**What is asked**. Convert the items, from their first line through the line containing "Answer: point (66, 286), point", into a numbered list, skipping blank lines and leaving out the pictures.

**Items from a data collection**.
** Begin **

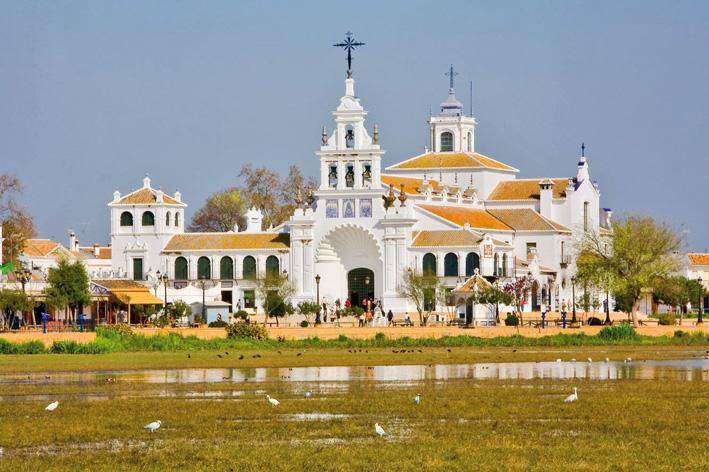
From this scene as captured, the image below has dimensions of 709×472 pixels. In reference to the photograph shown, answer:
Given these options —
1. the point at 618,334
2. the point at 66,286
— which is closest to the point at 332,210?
the point at 66,286

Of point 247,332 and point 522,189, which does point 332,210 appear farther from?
point 247,332

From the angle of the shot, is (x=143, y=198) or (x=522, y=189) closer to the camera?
(x=143, y=198)

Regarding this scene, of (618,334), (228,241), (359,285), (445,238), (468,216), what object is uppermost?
(468,216)

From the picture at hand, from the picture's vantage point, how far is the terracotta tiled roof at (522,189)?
5064 inches

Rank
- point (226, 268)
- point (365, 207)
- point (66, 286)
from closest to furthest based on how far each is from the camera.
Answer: point (66, 286), point (365, 207), point (226, 268)

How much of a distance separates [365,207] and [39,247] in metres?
40.0

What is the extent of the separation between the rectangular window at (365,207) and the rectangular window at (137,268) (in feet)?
55.4

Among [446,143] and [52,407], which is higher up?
[446,143]

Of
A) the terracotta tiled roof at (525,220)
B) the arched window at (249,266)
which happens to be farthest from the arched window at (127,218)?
the terracotta tiled roof at (525,220)

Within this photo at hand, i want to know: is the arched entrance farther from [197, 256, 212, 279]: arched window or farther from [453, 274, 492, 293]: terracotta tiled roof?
[453, 274, 492, 293]: terracotta tiled roof

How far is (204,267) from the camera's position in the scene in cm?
11688

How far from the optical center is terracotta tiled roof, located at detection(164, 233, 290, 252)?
383 ft

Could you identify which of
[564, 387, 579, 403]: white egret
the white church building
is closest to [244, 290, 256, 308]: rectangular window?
the white church building

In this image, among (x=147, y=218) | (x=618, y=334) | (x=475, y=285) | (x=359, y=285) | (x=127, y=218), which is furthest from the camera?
(x=127, y=218)
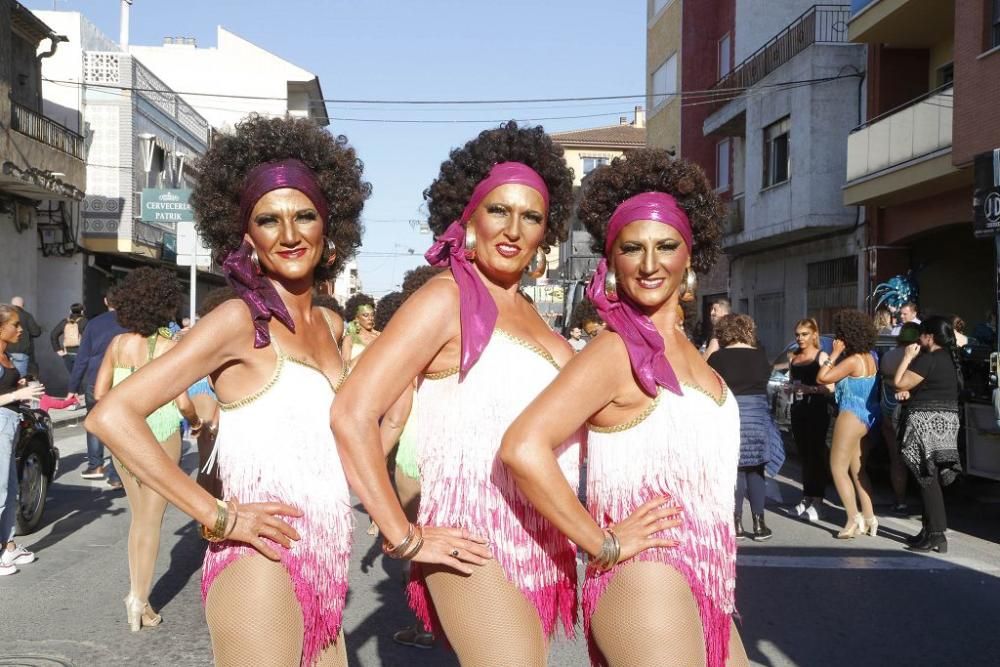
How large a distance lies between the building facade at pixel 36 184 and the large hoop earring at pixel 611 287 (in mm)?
18204

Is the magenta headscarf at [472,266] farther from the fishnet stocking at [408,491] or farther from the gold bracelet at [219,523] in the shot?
the fishnet stocking at [408,491]

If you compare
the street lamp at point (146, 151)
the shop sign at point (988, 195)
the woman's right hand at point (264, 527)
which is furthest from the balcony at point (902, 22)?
the street lamp at point (146, 151)

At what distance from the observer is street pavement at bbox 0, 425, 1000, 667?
17.0 ft

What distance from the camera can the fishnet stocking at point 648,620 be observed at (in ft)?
8.13

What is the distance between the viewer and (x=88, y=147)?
25.2 meters

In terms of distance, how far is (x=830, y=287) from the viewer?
20.8 metres

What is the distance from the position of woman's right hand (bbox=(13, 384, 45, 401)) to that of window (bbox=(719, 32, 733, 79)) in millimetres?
23660

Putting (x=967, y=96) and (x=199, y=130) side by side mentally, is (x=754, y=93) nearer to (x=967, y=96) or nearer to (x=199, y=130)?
(x=967, y=96)

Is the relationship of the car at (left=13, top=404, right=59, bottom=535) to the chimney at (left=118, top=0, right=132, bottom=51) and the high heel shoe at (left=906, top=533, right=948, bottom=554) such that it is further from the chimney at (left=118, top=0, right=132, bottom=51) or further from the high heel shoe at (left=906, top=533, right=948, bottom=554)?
the chimney at (left=118, top=0, right=132, bottom=51)

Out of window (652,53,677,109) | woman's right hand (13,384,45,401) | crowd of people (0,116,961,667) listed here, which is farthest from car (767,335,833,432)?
window (652,53,677,109)

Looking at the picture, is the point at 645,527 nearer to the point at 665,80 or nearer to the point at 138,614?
the point at 138,614

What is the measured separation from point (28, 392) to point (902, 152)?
14.3 meters

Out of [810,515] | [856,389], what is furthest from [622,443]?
[810,515]

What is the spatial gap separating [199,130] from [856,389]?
2959cm
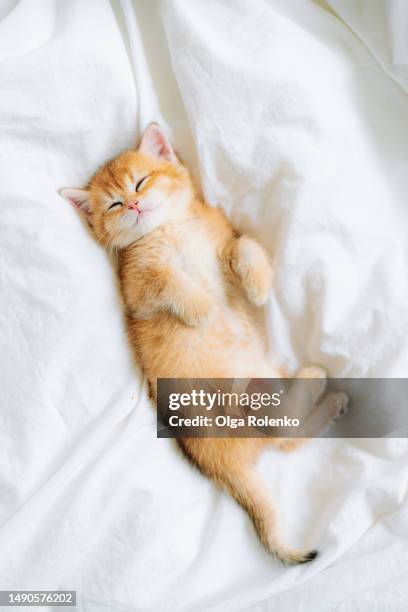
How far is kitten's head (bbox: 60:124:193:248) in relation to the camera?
3.47 feet

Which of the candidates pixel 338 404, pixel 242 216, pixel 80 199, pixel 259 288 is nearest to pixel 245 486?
pixel 338 404

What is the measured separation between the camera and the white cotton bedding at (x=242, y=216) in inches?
38.6

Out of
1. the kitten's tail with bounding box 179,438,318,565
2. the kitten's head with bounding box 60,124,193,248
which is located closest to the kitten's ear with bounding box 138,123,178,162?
the kitten's head with bounding box 60,124,193,248

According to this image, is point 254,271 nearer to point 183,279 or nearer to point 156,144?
point 183,279

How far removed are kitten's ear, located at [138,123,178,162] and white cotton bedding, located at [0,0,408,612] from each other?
0.03 metres

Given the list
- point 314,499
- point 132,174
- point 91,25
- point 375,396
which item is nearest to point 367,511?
point 314,499

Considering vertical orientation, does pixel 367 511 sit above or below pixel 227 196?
below

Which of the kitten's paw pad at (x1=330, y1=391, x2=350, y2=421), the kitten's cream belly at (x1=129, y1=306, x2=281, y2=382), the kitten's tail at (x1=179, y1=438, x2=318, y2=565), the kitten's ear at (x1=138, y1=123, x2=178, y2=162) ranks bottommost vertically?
the kitten's tail at (x1=179, y1=438, x2=318, y2=565)

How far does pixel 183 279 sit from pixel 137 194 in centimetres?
18

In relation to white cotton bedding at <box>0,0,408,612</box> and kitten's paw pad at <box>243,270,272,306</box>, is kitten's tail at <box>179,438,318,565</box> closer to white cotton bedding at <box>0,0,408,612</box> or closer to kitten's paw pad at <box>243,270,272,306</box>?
white cotton bedding at <box>0,0,408,612</box>

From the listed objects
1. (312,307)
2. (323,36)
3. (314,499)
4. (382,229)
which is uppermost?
(323,36)

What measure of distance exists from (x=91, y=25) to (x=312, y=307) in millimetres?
674

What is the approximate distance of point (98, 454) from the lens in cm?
104

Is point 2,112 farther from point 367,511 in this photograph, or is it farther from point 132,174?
point 367,511
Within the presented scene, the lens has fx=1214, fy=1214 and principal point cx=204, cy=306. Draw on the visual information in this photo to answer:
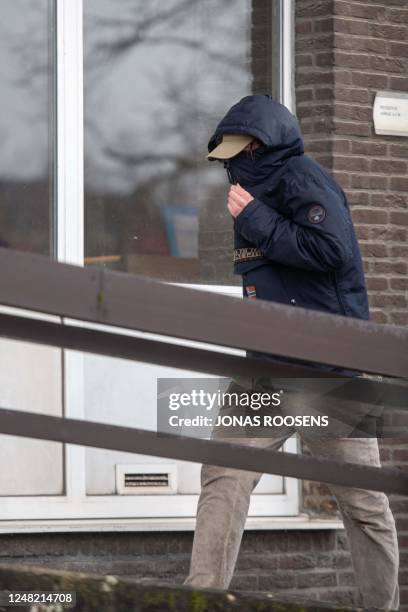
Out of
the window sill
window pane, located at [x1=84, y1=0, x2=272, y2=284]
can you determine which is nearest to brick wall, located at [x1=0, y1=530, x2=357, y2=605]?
the window sill

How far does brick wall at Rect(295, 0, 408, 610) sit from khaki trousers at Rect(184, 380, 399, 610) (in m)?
1.67

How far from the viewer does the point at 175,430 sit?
148 inches

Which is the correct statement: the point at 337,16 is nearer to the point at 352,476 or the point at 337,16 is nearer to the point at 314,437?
the point at 314,437

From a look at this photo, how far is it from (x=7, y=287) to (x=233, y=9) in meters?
4.01

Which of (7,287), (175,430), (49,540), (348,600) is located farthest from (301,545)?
(7,287)

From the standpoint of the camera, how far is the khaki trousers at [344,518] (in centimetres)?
383

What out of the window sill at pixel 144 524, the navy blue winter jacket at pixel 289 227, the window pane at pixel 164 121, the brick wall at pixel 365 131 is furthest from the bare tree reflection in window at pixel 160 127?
the navy blue winter jacket at pixel 289 227

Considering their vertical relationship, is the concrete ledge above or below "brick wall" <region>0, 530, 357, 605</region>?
above

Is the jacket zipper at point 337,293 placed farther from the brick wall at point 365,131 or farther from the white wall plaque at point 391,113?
the white wall plaque at point 391,113

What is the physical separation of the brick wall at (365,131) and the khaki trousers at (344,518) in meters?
1.67

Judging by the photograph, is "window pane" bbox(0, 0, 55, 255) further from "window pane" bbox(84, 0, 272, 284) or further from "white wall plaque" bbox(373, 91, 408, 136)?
"white wall plaque" bbox(373, 91, 408, 136)

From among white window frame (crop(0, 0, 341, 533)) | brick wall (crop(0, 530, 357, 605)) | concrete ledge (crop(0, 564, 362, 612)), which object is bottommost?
brick wall (crop(0, 530, 357, 605))

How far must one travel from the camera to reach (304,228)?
3.97 meters

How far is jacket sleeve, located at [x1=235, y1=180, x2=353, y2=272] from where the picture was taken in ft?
12.9
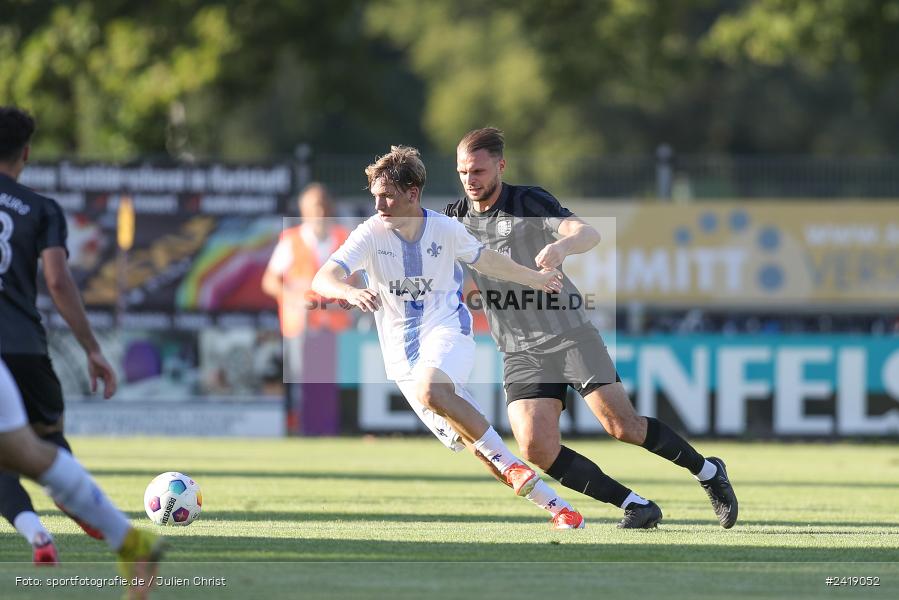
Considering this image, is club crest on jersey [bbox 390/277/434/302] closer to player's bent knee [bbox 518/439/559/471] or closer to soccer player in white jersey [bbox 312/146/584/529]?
soccer player in white jersey [bbox 312/146/584/529]

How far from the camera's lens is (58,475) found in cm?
595

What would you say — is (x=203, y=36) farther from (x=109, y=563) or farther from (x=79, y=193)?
(x=109, y=563)

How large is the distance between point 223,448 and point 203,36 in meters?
14.1

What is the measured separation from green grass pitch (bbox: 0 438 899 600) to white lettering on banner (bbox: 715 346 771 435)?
348cm

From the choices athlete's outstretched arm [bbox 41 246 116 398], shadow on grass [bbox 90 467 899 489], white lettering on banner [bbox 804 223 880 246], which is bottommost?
shadow on grass [bbox 90 467 899 489]

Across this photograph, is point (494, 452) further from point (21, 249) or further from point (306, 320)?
point (306, 320)

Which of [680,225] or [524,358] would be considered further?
[680,225]

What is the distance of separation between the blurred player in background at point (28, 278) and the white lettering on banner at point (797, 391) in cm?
1225

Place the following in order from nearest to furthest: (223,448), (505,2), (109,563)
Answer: (109,563) < (223,448) < (505,2)

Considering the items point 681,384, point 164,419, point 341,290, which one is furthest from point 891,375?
point 341,290

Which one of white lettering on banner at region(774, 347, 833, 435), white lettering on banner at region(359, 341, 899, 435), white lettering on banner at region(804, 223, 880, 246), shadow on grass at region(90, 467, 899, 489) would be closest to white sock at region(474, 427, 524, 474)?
shadow on grass at region(90, 467, 899, 489)

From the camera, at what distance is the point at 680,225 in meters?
18.6

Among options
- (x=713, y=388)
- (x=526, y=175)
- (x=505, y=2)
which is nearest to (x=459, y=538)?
(x=713, y=388)

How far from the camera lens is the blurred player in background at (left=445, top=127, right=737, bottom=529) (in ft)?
28.7
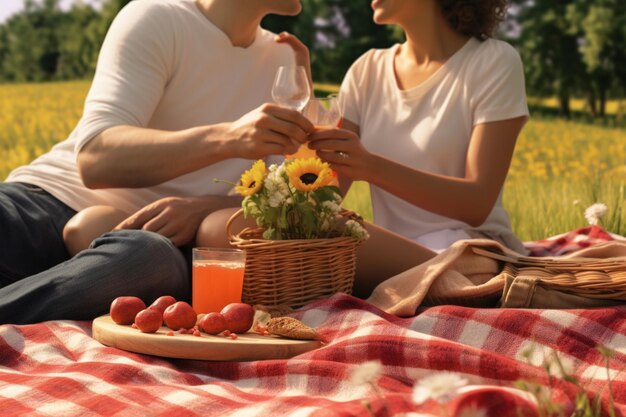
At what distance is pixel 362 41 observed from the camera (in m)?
24.0

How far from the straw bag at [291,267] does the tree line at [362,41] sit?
16.7m

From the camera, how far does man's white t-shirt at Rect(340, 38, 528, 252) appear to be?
3895 mm

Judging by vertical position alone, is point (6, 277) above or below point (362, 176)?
below

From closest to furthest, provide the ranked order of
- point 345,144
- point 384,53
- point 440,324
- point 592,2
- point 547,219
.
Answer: point 440,324 < point 345,144 < point 384,53 < point 547,219 < point 592,2

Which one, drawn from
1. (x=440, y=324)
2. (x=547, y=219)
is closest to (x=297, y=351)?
(x=440, y=324)

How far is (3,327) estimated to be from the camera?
2.85m

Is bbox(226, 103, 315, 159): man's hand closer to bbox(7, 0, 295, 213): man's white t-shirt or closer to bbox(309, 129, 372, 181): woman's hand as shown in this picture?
bbox(309, 129, 372, 181): woman's hand

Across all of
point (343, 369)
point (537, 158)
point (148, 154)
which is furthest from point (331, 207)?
point (537, 158)

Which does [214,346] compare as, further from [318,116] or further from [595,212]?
[595,212]

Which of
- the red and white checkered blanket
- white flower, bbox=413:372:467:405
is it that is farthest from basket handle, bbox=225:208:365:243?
white flower, bbox=413:372:467:405

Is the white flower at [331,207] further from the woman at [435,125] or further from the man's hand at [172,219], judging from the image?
the man's hand at [172,219]

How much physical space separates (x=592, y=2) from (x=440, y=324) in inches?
793

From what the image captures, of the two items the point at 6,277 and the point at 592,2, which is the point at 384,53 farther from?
the point at 592,2

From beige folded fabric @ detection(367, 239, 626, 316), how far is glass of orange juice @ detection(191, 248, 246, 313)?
0.50 m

** End **

**Result of this exercise**.
1. From this scene as captured, the image below has dimensions of 709×472 pixels. In reference to the photograph shown, answer:
2. Given these options —
3. 1. the point at 618,334
4. 2. the point at 66,286
5. — which is closest to the point at 332,210?
6. the point at 66,286
7. Of point 247,332 and point 522,189, which does point 332,210 appear farther from?
8. point 247,332
9. From the angle of the shot, is (x=143, y=198) or (x=522, y=189) closer to the camera?
10. (x=143, y=198)
11. Regarding this scene, of (618,334), (228,241), (359,285), (445,238), (468,216), what object is uppermost?
12. (468,216)
13. From the picture at hand, from the picture's vantage point, how far is the terracotta tiled roof at (522,189)?
14. 5064 inches
15. Rank
16. - point (226, 268)
17. - point (365, 207)
18. - point (66, 286)
19. from closest to furthest based on how far each is from the camera.
20. Answer: point (66, 286), point (365, 207), point (226, 268)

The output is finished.